A new report, co-authored by a University of North Carolina at Chapel Hill researcher and published in the Feb. 28 issue of the Journal of the American Medical Association (JAMA), indicates that adolescents and young adults with Type 2 diabetes bear a significantly higher burden of potential diabetes-related complications – especially among minority youth with this disease – than do their peers with Type 1 diabetes.jama-logo1

The report, “Association of Type 1 Diabetes vs Type 2 Diabetes Diagnosed During Childhood and Adolescence With Complications During Teenage Years and Young Adulthood,” written by researchers involved with the nationwide National Institutes of Health/Centers for Disease Control and Prevention SEARCH for Diabetes in Youth study, looked at five health complications and comorbidities of diabetes, including retinopathy (eye disease), diabetic kidney disease, peripheral neuropathy (altered sensation in the feet), arterial stiffness and high blood pressure.

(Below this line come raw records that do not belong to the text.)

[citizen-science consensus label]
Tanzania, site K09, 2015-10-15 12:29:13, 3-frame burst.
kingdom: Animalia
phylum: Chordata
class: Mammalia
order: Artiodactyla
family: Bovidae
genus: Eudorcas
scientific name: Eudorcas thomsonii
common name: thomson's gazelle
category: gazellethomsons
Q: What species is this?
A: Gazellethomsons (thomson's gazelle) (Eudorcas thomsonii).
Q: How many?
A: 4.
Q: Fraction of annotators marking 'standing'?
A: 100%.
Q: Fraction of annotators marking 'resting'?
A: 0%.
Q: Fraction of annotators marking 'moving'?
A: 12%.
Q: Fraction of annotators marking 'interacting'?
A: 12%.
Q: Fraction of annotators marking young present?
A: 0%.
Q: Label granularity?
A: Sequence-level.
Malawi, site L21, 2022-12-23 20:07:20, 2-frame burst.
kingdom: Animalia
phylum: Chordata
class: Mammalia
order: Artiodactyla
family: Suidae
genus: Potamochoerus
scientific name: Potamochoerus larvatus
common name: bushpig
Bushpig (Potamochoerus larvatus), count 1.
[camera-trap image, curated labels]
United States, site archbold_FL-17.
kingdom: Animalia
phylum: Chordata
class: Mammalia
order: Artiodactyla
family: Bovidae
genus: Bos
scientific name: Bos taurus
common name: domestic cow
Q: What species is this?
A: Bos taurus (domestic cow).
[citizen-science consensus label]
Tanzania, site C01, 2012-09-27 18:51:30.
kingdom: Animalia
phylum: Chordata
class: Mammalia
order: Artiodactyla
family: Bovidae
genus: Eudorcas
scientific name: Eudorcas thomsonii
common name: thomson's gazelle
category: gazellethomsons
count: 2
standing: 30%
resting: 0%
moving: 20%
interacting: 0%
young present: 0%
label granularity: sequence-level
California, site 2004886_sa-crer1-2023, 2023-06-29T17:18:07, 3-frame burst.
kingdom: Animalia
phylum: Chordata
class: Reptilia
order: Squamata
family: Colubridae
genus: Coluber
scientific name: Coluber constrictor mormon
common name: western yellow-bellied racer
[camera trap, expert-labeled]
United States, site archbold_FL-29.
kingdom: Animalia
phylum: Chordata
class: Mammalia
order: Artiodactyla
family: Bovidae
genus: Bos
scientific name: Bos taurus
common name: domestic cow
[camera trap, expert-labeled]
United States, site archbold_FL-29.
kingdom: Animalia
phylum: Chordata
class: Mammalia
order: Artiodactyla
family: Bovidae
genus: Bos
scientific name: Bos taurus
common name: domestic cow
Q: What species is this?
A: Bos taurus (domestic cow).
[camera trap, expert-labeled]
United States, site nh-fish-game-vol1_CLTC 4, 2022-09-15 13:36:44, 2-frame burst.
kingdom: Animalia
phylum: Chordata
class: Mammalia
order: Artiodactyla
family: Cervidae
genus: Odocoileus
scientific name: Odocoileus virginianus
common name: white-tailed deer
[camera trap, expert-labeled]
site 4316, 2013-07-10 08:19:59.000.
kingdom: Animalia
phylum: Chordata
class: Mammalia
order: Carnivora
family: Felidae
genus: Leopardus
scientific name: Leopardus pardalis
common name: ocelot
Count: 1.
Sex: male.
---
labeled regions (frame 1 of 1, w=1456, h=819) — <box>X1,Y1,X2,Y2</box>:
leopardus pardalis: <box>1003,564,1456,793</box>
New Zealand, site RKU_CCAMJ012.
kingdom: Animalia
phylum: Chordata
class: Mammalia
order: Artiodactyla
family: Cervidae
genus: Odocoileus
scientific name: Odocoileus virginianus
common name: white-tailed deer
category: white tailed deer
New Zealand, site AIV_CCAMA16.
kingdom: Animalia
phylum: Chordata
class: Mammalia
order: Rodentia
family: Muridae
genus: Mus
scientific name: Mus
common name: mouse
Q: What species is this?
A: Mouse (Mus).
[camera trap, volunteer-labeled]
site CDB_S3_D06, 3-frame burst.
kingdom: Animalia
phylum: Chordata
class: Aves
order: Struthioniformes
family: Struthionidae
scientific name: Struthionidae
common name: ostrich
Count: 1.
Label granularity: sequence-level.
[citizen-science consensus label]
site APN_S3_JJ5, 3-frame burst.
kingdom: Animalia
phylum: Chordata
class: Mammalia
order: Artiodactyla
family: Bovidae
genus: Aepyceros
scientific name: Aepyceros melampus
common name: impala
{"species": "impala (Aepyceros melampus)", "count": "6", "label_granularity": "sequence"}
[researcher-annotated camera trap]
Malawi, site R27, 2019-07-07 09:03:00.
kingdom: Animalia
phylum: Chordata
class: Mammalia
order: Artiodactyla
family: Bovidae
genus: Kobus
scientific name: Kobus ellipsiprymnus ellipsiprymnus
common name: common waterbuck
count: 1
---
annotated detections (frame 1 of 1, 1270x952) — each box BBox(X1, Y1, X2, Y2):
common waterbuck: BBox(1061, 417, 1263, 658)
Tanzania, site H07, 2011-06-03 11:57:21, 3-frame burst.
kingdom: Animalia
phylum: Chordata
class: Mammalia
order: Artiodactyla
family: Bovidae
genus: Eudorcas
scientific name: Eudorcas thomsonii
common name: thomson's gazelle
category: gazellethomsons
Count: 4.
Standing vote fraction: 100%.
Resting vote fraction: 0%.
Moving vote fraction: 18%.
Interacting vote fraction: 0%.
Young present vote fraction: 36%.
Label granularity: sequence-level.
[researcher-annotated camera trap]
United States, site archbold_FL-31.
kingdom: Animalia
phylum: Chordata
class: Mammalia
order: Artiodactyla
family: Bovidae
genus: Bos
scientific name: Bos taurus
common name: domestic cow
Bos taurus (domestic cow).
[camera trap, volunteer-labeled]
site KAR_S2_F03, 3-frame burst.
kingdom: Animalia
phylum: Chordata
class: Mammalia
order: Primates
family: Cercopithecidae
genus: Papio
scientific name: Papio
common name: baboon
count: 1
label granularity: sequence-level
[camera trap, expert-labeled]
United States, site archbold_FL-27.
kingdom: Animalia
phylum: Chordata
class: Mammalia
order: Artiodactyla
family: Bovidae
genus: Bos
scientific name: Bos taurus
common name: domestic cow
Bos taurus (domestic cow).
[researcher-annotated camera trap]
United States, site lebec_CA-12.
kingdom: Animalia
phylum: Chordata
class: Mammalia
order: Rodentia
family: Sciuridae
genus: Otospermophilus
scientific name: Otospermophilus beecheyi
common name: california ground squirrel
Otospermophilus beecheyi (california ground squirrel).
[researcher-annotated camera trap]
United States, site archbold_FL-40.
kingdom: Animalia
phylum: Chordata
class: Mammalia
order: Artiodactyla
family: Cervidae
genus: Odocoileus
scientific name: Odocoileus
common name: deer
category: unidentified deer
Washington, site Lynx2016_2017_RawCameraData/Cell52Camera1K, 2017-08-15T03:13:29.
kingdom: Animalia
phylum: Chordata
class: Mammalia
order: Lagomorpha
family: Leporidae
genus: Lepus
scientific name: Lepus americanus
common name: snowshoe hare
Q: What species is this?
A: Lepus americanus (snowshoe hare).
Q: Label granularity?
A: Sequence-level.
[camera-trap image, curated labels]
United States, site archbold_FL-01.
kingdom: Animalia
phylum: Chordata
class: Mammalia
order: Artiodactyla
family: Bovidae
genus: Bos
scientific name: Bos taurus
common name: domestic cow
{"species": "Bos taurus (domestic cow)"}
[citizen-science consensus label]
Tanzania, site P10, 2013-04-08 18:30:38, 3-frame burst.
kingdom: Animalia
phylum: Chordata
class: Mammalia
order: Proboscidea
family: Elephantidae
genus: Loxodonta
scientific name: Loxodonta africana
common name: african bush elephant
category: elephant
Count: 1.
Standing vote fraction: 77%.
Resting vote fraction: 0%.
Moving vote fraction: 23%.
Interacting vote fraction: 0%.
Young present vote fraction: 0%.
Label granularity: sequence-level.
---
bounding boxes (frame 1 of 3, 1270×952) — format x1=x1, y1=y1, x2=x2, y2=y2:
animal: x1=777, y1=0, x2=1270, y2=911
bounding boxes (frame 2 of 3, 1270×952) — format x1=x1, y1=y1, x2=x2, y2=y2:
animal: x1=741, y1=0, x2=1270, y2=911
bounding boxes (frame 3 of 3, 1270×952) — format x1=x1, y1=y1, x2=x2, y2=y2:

Professor Beth Mayer-Davis.

Dr. Beth Mayer-Davis

“It’s easy to think that youth or young adults don’t need to worry yet about the long-term complications of diabetes, including kidney disease, eye disease or heart disease,” said Elizabeth Mayer-Davis, PhD, Cary C. Boshamer Distinguished Professor of nutrition and medicine and chair of the Department of Nutrition at UNC’s Gillings School of Global Public Health. Mayer-Davis is co-author of the paper and the SEARCH study’s co-chair. “We found that early signs of these complications are quite common, especially for Type 2 diabetes.”

The researchers studied 1,746 adolescents and young adults with Type 1 diabetes and 272 with Type 2 diabetes. Their findings showed that, after less than eight years following a diagnosis, approximately one-third of teenagers and young adults with Type 1 diabetes and almost 75 percent of those with Type 2 diabetes had at least one health complication or comorbidity. Additionally, any adjustment for differences in age, sex, race/ethnicity and levels of glucose control over time did not remove the excess prevalence among those with Type 2 diabetes.

“It’s critical to learn more about best ways to reduce risk for long-term complications and to sustain good health for those living with diabetes, including both Type 1 and Type 2 diabetes,” Mayer-Davis said.

Since 2000, the SEARCH for Diabetes in Youth study has monitored the burden of diabetes in youth with onset less than 20 years of age. Five U.S. clinical centers and principal investigators participated. Along with Mayer-Davis, the SEARCH co-chair at UNC’s Gillings School who also collaborated with the University of South Carolina’s School of Public Health, the researchers and centers included the study’s first author and study co-chair Dana Dabelea, MD, PhD, Conrad M. Riley Endowed Professor of epidemiology at Colorado School of Public Health; Catherine Pihoker, MD, of Seattle Children’s Hospital; Jean Lawrence, MD, MPH, of Kaiser Permanente, Southern California; and Lawrence  Dolan, MD, of Cincinnati Children’s Hospital. The study’s central laboratory is at the University of Washington’s Northwest Lipid Research Laboratory and is overseen by Santica Marcovina, PhD, DSc; its Coordinating Center is at the Wake Forest School of Medicine and is co-directed by Ralph D’Agostino, PhD, and Lynne Wagenknecht, DrPH.

SEARCH is funded by the National Institutes of Health and the Centers for Disease Control and Prevention.